_Problem_:
Every line with "genus" in it must be copied from the data.

-- Stored data follows --

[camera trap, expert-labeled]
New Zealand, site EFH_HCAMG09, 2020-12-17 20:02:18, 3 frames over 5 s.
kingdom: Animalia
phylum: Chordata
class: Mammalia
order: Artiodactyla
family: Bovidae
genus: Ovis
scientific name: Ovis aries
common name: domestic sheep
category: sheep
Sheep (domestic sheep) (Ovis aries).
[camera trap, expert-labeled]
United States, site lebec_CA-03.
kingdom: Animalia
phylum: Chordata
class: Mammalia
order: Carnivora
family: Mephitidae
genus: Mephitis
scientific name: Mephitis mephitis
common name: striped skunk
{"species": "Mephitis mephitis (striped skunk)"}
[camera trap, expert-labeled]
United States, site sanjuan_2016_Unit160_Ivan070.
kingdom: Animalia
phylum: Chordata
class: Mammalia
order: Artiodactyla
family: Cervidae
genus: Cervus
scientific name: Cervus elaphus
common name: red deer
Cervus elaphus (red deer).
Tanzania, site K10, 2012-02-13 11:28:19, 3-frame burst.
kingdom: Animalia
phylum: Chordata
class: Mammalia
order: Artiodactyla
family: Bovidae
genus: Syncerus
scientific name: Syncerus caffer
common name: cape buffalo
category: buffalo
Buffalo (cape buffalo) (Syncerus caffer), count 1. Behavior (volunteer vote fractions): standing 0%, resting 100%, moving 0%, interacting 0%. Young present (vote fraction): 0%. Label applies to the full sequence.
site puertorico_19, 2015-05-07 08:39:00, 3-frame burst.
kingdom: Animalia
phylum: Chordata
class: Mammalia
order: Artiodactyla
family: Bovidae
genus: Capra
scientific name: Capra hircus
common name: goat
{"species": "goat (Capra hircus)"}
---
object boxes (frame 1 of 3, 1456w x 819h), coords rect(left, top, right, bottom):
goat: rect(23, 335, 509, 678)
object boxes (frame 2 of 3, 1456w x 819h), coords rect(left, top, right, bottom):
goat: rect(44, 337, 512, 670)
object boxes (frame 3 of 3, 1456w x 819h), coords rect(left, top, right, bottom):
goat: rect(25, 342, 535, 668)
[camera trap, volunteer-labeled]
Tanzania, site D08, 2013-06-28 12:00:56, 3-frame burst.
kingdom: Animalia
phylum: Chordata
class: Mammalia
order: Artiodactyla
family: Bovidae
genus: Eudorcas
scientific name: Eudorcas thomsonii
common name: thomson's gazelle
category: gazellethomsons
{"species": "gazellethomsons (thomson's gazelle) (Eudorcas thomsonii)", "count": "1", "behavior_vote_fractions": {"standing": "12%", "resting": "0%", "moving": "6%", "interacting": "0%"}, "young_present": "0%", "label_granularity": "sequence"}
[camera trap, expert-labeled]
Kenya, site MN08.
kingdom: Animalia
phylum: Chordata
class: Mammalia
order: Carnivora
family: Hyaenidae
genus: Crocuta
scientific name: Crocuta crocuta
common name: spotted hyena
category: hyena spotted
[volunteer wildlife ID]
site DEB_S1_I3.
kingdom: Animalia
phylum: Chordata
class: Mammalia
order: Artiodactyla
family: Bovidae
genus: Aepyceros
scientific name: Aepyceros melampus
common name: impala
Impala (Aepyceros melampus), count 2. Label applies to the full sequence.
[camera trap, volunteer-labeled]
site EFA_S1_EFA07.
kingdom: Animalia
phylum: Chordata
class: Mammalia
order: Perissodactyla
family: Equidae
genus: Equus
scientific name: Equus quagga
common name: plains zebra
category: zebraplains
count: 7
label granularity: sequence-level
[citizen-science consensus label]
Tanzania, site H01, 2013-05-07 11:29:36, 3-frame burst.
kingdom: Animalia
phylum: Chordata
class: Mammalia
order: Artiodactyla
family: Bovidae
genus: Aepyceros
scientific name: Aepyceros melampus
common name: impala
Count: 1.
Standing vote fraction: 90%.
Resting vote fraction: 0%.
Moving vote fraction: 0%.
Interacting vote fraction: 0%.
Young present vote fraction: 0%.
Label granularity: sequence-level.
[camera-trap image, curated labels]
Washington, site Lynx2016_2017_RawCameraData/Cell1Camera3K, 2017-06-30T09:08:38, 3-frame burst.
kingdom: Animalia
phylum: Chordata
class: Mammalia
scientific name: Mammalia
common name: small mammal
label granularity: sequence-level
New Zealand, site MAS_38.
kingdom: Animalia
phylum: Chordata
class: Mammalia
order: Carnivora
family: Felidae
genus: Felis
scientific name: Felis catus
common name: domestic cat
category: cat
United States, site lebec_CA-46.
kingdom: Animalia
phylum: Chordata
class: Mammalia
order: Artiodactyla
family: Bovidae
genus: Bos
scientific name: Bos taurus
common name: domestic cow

-- Stored data concluded --

_Written reply_:
genus: Ovis
genus: Mephitis
genus: Cervus
genus: Syncerus
genus: Capra
genus: Eudorcas
genus: Crocuta
genus: Aepyceros
genus: Equus
genus: Aepyceros
genus: Felis
genus: Bos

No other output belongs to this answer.